2.3 Functional status
It addition to age and comorbidity assessment, it has been increasingly recognized that function is an important independent prognostic indicator in older adults. Functional debility is a common pathway for any disease, as it increases in severity and is typically easy to assess. The most common geriatric functional scale is the Barthel Index of Activities of Daily Living [6], in which patients are assessed for independence in the following daily abilities: toileting, continence (bowel and bladder), transferring, mobility, stair use, feeding, grooming, bathing and dressing. Lower scores reflect increased dependency, which is also an independent predictor of mortality ( Table 1.5-2, Table 1.5-3 ).
Activity | Scoring range (points) 0 = dependent |
Toileting | 0–2 |
Bowel continence | 0–2 |
Bladder continence | 0–2 |
Grooming | 0–1 |
Feeding | 0–2 |
Dressing | 0–2 |
Transferring | 0–3 |
Mobility | 0–3 |
Stairs | 0–2 |
Bathing | 0–1 |
Functional assessment is most important in the oldest patients. Function correlates more closely with mortality than comorbidities for those older than 80 years, while for those younger than 70 years comorbidities are better at predicting mortality [9]. Other studies have used function to predict survival in cancer, heart failure, surgeries and dementia [10–14].

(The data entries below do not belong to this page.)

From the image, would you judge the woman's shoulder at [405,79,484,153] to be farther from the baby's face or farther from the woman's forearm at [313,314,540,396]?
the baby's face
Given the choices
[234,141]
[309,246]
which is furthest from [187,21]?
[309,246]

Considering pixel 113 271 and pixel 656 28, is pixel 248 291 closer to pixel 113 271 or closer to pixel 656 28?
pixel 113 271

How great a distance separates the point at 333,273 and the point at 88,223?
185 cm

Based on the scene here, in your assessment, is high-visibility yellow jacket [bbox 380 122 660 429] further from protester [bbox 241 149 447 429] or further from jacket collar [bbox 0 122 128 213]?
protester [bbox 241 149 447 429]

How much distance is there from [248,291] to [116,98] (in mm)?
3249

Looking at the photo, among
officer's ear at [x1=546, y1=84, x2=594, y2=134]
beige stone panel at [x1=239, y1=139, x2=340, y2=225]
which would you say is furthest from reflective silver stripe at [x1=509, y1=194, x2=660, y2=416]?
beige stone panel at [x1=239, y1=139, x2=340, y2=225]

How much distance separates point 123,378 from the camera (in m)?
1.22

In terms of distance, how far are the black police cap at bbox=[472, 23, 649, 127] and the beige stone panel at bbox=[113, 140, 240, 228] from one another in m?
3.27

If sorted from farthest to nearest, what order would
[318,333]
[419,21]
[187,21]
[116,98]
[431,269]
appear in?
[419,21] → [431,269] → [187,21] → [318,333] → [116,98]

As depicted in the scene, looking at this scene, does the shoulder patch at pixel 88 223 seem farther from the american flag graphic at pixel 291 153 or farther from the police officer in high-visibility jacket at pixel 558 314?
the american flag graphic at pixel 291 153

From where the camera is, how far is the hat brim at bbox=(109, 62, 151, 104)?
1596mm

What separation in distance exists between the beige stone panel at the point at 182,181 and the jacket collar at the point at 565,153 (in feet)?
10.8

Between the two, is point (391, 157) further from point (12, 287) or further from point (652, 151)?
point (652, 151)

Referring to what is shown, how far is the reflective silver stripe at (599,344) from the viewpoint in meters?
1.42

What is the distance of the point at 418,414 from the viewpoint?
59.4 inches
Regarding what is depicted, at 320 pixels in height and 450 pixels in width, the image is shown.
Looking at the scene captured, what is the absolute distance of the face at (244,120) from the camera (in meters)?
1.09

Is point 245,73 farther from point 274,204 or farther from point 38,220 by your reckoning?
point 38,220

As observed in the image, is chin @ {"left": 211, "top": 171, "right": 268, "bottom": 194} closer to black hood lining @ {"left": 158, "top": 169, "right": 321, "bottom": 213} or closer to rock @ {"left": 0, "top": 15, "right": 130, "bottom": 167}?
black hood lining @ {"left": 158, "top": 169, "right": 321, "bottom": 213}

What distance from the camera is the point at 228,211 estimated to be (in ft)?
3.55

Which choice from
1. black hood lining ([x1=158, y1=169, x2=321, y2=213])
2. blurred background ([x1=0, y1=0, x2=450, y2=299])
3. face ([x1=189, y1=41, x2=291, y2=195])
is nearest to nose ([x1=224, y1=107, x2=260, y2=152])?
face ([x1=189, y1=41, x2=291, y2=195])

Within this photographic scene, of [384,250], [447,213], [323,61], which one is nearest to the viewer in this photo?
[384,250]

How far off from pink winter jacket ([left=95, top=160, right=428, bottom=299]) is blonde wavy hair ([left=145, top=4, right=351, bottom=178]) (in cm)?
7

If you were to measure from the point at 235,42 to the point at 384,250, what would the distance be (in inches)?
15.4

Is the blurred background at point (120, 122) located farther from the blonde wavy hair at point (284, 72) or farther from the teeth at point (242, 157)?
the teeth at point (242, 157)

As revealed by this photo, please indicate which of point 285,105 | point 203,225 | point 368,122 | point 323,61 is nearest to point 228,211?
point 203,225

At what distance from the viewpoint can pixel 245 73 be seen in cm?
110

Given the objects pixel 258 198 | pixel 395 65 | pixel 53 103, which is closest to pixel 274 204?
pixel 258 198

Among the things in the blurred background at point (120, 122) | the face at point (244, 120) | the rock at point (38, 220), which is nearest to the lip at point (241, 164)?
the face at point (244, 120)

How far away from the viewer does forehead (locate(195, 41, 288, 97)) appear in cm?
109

The most valid predictors of postsurgical outcomes come from comprehensive tools that incorporate elements of age, comorbidity and function. The best studied of these in the hip fracture population is the Nottingham Hip Fracture Score (NHFS), which assigns points for age, gender, number of comorbidities, cognitive impairment, anemia, institutionalization and malignancy [15]. Patients can be grouped as low risk (NHFS ≤ 4) or high risk (NHFS > 5) with differences in survival at 30 days (96.5% versus 86.3%) and 1 year (84.1% versus 54.5%) [16]. Table 1.5-4 summarizes the NHFS scoring.

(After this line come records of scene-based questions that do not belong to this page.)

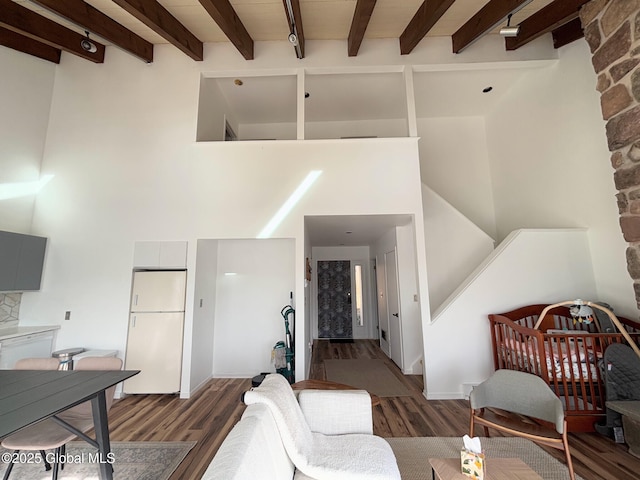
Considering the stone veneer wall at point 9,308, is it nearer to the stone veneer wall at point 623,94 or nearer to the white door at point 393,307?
the white door at point 393,307

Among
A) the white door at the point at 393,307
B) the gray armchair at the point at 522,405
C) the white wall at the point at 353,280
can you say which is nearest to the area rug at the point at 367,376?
the white door at the point at 393,307

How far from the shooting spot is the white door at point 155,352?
142 inches

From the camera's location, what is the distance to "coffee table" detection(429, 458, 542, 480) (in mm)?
1510

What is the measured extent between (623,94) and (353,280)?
585cm

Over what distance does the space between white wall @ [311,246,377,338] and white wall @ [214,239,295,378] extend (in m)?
2.61

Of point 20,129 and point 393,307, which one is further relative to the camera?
point 393,307

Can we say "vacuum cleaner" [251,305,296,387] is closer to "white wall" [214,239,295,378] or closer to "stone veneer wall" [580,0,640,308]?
"white wall" [214,239,295,378]

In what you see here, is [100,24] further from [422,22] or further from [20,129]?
[422,22]

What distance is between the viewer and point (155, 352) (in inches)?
145

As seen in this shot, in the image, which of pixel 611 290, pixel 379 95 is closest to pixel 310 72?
pixel 379 95

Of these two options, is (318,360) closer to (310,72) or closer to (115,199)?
(115,199)

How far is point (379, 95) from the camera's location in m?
4.92

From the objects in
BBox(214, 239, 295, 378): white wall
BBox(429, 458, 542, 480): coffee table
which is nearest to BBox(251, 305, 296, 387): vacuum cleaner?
BBox(214, 239, 295, 378): white wall

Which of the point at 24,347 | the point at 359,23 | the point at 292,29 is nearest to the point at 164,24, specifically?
the point at 292,29
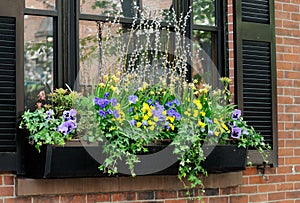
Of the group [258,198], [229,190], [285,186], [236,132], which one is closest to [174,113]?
[236,132]

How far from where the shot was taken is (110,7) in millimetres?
4840

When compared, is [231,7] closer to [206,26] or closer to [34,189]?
[206,26]

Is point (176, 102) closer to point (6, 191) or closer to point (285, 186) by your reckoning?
point (6, 191)

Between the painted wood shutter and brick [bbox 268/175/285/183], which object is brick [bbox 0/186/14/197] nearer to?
the painted wood shutter

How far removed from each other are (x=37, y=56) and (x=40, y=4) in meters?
0.34

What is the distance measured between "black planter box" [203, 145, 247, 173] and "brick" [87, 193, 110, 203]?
0.68 meters

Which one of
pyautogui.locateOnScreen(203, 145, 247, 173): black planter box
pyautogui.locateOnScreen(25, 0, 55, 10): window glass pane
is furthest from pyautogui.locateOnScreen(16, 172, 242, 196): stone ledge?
pyautogui.locateOnScreen(25, 0, 55, 10): window glass pane

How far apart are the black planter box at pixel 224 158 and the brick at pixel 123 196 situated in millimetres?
523

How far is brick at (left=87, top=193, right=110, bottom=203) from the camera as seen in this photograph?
455 cm

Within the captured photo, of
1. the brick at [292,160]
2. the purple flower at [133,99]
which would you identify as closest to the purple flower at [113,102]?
the purple flower at [133,99]

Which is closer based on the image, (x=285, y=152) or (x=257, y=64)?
(x=257, y=64)

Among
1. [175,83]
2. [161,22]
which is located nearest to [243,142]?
[175,83]

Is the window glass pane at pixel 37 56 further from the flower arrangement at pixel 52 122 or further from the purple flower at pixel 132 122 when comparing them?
the purple flower at pixel 132 122

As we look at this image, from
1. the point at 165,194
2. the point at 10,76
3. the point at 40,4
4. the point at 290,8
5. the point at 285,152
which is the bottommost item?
the point at 165,194
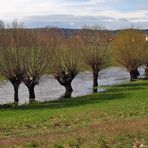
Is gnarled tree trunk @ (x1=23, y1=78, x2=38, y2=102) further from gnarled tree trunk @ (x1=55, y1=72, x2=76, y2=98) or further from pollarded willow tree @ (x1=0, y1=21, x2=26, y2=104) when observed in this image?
gnarled tree trunk @ (x1=55, y1=72, x2=76, y2=98)

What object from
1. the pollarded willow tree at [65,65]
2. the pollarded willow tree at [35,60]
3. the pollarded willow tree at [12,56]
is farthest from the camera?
the pollarded willow tree at [65,65]

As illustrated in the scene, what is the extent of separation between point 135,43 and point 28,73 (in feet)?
94.9

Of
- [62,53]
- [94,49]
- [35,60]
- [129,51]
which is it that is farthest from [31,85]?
[129,51]

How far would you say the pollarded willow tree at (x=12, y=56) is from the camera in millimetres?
43781

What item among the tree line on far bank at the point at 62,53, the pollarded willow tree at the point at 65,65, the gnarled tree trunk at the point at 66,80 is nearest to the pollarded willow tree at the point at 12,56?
the tree line on far bank at the point at 62,53

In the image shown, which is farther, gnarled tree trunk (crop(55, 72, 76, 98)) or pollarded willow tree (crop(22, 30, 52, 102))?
gnarled tree trunk (crop(55, 72, 76, 98))

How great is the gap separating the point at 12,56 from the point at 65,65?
33.4ft

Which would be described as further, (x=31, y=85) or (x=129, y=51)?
(x=129, y=51)

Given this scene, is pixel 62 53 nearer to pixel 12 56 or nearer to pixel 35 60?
pixel 35 60

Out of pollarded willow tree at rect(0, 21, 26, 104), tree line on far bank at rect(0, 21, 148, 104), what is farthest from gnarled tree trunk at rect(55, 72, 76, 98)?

Variable | Value | Points |
Age, y | 66–85 | 3 |
> 86 | 4 | |
Gender | Male | 1 |
Admission hemoglobin | ≤ 10 g/dL | 1 |
Mini-mental test score | ≤ 6 of 10 | 1 |
Living in an institution | Yes | 1 |
Comorbidities | > 2 | 1 |
Malignancy | Yes | 1 |
Despite the presence of procedure-specific outcome estimates, it is critical to recognize that individual older adults will have a wide range of responses to medical and surgical treatments. Assessing age, comorbidities and function allows for a more individualized assessment and care plan.
Without individualizing care based on prognosis and frailty, the clinician is at great risk for overtreatment of some patients, and undertreatment in others. Individualizing care based on patient-specific assessment allows for a treatment plan that is tolerable, purposeful, effective, and consistent with a patient′s goals of care.